I spend much time in thought. I don’t even have to go to a happy place or my thinking spot to think. I just do. I believe that’s why I’m forgetful at times. It’s not that I have a problem with memory. I just have so much going on, you know…up there.
There are some things I want to change about myself, and hopefully, I will. They would make me a better person. But really I don’t mind thinking. I would not change that. There are situations where I should spend less time in thought, I agree, but it’ll balance it out one day with a little tweaking here and there. This is who I am. And for me, thinking turns into writing. And writing is where I find great peace.
I’m not quite where I want to be in life. I’m still trying to come to terms with that reality. But I realize it’s okay. Uncomfortable, but okay. I’ve just begun a new decade as I recently turned 60. It’s a perfect time to live and a most perfect time to love because this is the age of maturity. So I will embrace this new stage in my life…even though it’s a little intimidating.
Now is the time to tie together all the years of life lessons, friendships, love, child rearing, the expectations, the highs and the lows…and make this next decade the best yet. The 60’s should be the sum of all I’ve learned so far. Hopefully, I’m done making mistakes. The really big ones, anyway. And while I’ll never be done learning, I am beginning to feel the freedom that comes with age.

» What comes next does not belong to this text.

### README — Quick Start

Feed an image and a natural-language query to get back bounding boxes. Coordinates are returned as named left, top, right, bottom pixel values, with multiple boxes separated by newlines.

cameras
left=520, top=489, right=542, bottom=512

Now is not the time to quit, throw in the towel, to walk (or run) away. Now is the time to be the teacher instead of the student. Maybe I can use my abilities to help the younger generation understand their roles better, how to focus on the most important matters and let the rest go, because most things just don’t matter, and how to value life at any age.
Now is the time to enjoy life to the fullest. And I will.
I’m really excited at what adventure awaits. And I will share my journey with you, my friends.